= Overcategory =

Category theory concept

In mathematics, an overcategory (also called a slice category) is a construction from category theory used in multiple contexts, such as with covering spaces (espace étalé). They were introduced as a mechanism for keeping track of data surrounding a fixed object $X$ in some category $\mathcal{C}$. The dual notion is that of an undercategory (also called a coslice category).

Both can be expressed in terms of the more general construction of a comma category.

== Definition ==
Let $\mathcal{C}$ be a category and $X$ a fixed object of $\mathcal{C}$^{pg 59}. The overcategory (also called a slice category) $\mathcal{C}/X$ is an associated category whose objects are pairs $(A, \pi)$ where $\pi:A \to X$ is a morphism in $\mathcal{C}$. Then, a morphism between objects $f:(A, \pi) \to (A', \pi')$ is given by a morphism $f:A \to A'$ in the category $\mathcal{C}$ such that the following diagram commutes$$\begin{matrix}
A & \xrightarrow{f} & A' \\
\pi\downarrow \text{ } & \text{ } &\text{ } \downarrow \pi' \\
X & = & X
\end{matrix}$$There is a dual notion called the undercategory (also called a coslice category) $X/\mathcal{C}$ whose objects are pairs $(B, \psi)$ where $\psi:X\to B$ is a morphism in $\mathcal{C}$. Then, morphisms in $X/\mathcal{C}$ are given by morphisms $g: B \to B'$ in $\mathcal{C}$ such that the following diagram commutes$$\begin{matrix}
X & = & X \\
\psi\downarrow \text{ } & \text{ } &\text{ } \downarrow \psi' \\
B & \xrightarrow{g} & B'
\end{matrix}$$These two notions have generalizations in 2-category theory and higher category theory^{pg 43}, with definitions either analogous or essentially the same.

== Properties ==
Many categorical properties of $\mathcal{C}$ are inherited by the associated over and undercategories for an object $X$. For example, if $\mathcal{C}$ has finite products and coproducts, it is immediate that the category $\mathcal{C}/X$ has finite coproducts and the category $X/\mathcal{C}$ has finite products, since the product and coproduct can be constructed in $\mathcal{C}$, and through universal properties, there exists a unique morphism either to $X$ or from $X$. In addition, this applies to limits and colimits as well.

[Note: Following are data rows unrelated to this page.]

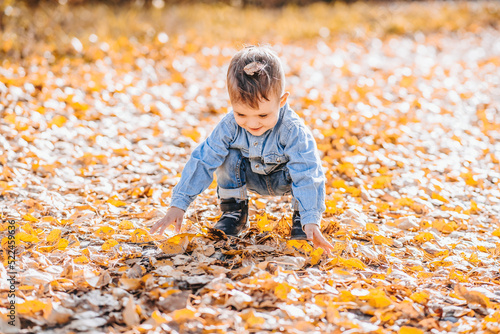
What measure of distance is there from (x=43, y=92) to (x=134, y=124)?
989 mm

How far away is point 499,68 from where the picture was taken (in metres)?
7.37

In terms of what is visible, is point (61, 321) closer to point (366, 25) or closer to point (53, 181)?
point (53, 181)

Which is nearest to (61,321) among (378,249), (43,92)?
(378,249)

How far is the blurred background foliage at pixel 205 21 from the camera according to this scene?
20.5 ft

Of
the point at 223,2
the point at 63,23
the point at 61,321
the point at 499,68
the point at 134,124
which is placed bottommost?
the point at 61,321

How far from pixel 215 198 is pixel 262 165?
0.76 m

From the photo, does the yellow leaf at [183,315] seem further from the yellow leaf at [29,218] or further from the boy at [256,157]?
the yellow leaf at [29,218]

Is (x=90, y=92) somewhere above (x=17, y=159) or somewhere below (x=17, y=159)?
above

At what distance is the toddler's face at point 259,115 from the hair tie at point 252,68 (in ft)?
0.47

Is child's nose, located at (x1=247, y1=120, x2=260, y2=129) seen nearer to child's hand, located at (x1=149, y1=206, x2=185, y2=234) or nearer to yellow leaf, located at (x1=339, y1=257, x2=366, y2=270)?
child's hand, located at (x1=149, y1=206, x2=185, y2=234)

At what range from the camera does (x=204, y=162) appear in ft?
7.98

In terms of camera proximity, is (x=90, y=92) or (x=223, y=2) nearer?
(x=90, y=92)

By construction, $(X,\operatorname{id})$ is a terminal object of $\mathcal{C}/X$ and an initial object of $X/\mathcal{C}$.

== Examples ==

=== Overcategories on a site ===
Recall that a site $\mathcal{C}$ is a categorical generalization of a topological space first introduced by Grothendieck. One of the canonical examples comes directly from topology, where the category $\text{Open}(X)$ whose objects are open subsets $U$ of some topological space $X$, and the morphisms are given by inclusion maps. Then, for a fixed open subset $U$, the overcategory $\text{Open}(X)/U$ is canonically equivalent to the category $\text{Open}(U)$ for the induced topology on $U \subseteq X$. This is because every object in $\text{Open}(X)/U$ is an open subset $V$ contained in $U$.

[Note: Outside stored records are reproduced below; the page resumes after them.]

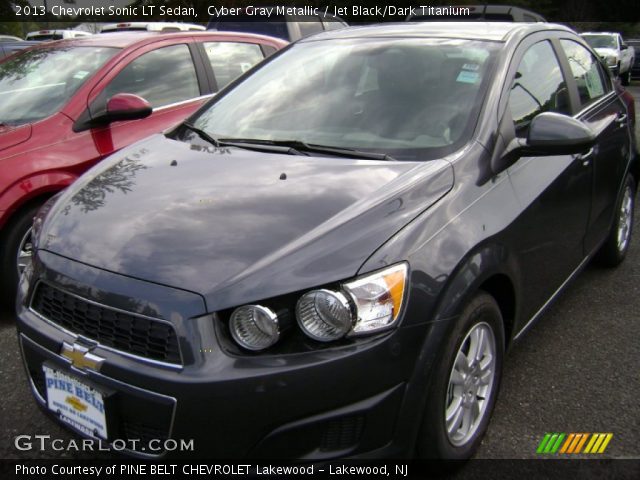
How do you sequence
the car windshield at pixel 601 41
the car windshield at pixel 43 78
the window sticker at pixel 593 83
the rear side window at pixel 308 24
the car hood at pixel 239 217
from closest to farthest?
the car hood at pixel 239 217
the window sticker at pixel 593 83
the car windshield at pixel 43 78
the rear side window at pixel 308 24
the car windshield at pixel 601 41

=== Category of algebras as an undercategory ===
The category of commutative $A$-algebras is equivalent to the undercategory $A/\text{CRing}$ for the category of commutative rings. This is because the structure of an $A$-algebra on a commutative ring $B$ is directly encoded by a ring morphism $A \to B$. If we consider the opposite category, it is an overcategory of affine schemes, $\text{Aff}/\text{Spec}(A)$, or just $\text{Aff}_A$.

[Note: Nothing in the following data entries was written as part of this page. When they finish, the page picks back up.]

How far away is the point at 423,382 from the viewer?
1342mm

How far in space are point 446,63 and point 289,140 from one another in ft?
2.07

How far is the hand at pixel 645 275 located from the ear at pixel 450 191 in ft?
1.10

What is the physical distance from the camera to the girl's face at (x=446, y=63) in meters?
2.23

=== Overcategories of spaces ===

Another common overcategory considered in the literature are overcategories of spaces, such as schemes, smooth manifolds, or topological spaces. These categories encode objects relative to a fixed object, such as the category of schemes over $S$, $\text{Sch}/S$. Fiber products in these categories can be considered intersections (e.g. the scheme-theoretic intersection), given the objects are subobjects of the fixed object.